§ **WHAT IS EXPECTED**: Set down, word for word, the stretch of lines from the one containing "As represented in" to the end of the records below.

§ **DATA EXCERPTS**:

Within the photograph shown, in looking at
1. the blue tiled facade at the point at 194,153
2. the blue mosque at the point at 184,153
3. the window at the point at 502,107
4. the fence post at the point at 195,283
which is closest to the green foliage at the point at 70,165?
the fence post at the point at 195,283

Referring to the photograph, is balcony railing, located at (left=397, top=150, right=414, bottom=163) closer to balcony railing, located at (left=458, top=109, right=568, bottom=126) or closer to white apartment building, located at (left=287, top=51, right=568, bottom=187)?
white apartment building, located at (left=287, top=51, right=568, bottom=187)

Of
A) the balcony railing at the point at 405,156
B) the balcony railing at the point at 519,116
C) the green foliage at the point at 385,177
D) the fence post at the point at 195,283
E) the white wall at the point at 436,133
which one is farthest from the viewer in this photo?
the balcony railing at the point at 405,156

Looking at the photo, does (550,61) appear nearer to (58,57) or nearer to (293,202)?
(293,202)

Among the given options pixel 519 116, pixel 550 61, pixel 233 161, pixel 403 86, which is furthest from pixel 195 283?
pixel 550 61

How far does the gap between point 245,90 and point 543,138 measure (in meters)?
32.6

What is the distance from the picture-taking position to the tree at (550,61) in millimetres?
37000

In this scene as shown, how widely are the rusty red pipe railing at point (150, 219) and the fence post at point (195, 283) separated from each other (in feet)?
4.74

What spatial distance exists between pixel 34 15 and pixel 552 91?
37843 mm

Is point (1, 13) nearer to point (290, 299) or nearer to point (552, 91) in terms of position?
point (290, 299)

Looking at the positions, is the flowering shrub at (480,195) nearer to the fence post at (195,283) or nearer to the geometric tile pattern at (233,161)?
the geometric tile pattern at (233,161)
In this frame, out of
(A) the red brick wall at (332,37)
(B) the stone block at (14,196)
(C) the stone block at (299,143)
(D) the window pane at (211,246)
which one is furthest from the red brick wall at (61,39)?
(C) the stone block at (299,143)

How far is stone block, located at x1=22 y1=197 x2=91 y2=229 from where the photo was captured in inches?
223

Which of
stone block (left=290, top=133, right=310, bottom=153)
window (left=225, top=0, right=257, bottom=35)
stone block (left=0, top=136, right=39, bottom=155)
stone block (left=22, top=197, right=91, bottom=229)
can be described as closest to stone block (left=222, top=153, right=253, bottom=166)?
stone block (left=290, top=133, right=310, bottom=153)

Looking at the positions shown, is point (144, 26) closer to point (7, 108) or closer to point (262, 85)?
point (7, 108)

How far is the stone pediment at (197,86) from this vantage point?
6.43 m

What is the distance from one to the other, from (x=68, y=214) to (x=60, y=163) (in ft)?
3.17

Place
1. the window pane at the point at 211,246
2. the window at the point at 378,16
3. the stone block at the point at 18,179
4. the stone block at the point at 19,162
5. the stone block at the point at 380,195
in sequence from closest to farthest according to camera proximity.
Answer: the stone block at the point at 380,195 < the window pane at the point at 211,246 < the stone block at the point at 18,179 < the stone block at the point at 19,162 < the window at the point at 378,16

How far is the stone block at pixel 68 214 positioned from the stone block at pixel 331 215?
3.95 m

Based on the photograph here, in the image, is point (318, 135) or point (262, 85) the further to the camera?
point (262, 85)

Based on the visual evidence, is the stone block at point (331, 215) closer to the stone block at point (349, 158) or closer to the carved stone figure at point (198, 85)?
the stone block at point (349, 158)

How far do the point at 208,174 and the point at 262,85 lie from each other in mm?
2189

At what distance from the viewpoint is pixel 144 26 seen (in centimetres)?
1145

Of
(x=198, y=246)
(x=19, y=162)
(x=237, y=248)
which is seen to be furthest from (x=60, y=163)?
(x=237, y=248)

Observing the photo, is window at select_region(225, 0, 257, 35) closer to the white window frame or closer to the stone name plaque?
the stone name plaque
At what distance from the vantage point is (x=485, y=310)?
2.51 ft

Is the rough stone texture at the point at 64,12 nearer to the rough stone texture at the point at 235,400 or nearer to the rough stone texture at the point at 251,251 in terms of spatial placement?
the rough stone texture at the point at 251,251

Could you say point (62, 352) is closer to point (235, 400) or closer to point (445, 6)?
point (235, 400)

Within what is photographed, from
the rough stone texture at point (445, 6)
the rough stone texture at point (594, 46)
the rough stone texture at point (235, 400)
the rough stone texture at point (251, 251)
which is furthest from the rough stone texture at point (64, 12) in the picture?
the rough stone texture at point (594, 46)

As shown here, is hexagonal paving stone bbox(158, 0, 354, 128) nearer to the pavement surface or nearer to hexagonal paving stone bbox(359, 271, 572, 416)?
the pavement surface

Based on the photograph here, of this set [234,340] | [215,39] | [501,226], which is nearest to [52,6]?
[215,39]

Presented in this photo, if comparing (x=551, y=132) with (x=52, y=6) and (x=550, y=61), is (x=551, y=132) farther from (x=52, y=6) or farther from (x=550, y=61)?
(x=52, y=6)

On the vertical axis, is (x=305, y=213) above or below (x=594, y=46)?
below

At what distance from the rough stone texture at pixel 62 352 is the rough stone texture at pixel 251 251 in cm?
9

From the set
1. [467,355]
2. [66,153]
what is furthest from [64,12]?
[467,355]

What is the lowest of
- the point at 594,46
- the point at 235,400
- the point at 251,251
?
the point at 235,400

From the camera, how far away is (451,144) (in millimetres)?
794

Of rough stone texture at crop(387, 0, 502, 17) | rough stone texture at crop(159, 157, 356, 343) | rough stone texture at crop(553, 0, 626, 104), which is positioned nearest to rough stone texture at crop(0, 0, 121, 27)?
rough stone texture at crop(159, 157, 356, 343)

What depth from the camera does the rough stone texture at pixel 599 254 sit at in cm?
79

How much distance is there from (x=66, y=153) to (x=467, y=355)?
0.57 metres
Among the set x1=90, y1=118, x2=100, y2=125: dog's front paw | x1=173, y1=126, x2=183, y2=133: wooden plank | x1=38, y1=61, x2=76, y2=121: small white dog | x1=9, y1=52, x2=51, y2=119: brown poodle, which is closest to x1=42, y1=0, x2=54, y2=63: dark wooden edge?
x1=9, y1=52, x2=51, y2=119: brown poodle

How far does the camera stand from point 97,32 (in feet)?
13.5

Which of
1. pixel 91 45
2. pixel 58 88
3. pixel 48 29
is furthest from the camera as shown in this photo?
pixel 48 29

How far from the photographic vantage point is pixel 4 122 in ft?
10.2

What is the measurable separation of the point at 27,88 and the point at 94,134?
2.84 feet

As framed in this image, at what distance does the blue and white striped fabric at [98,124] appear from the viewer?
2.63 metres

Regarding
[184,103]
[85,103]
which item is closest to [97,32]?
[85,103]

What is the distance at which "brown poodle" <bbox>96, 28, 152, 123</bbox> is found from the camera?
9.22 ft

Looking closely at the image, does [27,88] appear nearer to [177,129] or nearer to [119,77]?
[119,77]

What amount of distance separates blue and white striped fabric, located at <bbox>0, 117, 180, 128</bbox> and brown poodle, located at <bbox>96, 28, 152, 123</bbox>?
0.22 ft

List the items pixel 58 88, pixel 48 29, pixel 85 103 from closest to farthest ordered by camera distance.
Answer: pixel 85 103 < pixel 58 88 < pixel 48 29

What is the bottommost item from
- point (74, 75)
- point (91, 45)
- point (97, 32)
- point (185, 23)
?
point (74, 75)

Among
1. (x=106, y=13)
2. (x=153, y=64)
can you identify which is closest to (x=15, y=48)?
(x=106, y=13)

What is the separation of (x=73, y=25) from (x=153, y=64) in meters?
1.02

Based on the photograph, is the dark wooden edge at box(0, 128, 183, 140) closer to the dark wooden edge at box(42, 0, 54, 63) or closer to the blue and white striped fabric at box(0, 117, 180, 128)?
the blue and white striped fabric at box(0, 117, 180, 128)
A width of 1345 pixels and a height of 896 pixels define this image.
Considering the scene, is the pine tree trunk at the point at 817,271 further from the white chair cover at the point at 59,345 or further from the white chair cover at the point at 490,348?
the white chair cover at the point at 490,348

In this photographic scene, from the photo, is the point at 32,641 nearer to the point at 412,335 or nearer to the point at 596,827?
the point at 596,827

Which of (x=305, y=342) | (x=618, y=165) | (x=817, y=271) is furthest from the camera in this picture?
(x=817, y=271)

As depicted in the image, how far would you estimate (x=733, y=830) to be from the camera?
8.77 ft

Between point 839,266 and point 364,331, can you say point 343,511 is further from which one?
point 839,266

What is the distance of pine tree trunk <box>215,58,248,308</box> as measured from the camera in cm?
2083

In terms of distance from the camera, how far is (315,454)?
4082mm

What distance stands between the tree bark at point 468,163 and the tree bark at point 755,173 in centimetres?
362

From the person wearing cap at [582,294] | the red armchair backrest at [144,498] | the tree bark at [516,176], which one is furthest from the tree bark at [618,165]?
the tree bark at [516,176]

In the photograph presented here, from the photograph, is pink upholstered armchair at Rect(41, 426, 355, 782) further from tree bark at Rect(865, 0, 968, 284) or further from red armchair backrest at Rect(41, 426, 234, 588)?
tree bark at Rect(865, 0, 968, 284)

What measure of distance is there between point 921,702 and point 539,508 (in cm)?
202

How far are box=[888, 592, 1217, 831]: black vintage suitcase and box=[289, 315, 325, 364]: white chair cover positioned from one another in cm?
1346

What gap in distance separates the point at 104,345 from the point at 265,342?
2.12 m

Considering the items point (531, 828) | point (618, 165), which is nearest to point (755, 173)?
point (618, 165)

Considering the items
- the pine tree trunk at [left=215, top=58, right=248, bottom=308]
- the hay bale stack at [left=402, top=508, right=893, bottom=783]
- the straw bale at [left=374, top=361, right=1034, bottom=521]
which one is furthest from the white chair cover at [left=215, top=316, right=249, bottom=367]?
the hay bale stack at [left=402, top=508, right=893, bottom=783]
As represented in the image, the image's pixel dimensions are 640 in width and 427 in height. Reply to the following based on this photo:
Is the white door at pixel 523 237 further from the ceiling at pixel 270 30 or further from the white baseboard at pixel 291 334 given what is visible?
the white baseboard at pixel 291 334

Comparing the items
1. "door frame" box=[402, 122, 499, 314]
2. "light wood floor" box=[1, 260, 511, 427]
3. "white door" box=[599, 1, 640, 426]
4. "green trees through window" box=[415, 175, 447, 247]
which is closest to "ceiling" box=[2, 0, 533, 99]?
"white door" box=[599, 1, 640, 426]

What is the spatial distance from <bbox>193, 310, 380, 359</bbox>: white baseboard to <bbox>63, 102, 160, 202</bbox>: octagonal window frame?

§ **PROBLEM SOLUTION**:
As represented in the image, the image's pixel dimensions are 640 in width and 427 in height. Reply to the following based on this photo:
Is the white door at pixel 523 237 further from the ceiling at pixel 270 30 or further from the white baseboard at pixel 291 334 given what is visible?
the white baseboard at pixel 291 334

Comparing the items
1. "door frame" box=[402, 122, 499, 314]
2. "light wood floor" box=[1, 260, 511, 427]
3. "white door" box=[599, 1, 640, 426]
4. "green trees through window" box=[415, 175, 447, 247]
which is closest to "ceiling" box=[2, 0, 533, 99]?
"white door" box=[599, 1, 640, 426]

What is the spatial distance from <bbox>193, 310, 380, 359</bbox>: white baseboard to <bbox>63, 102, 160, 202</bbox>: octagonal window frame?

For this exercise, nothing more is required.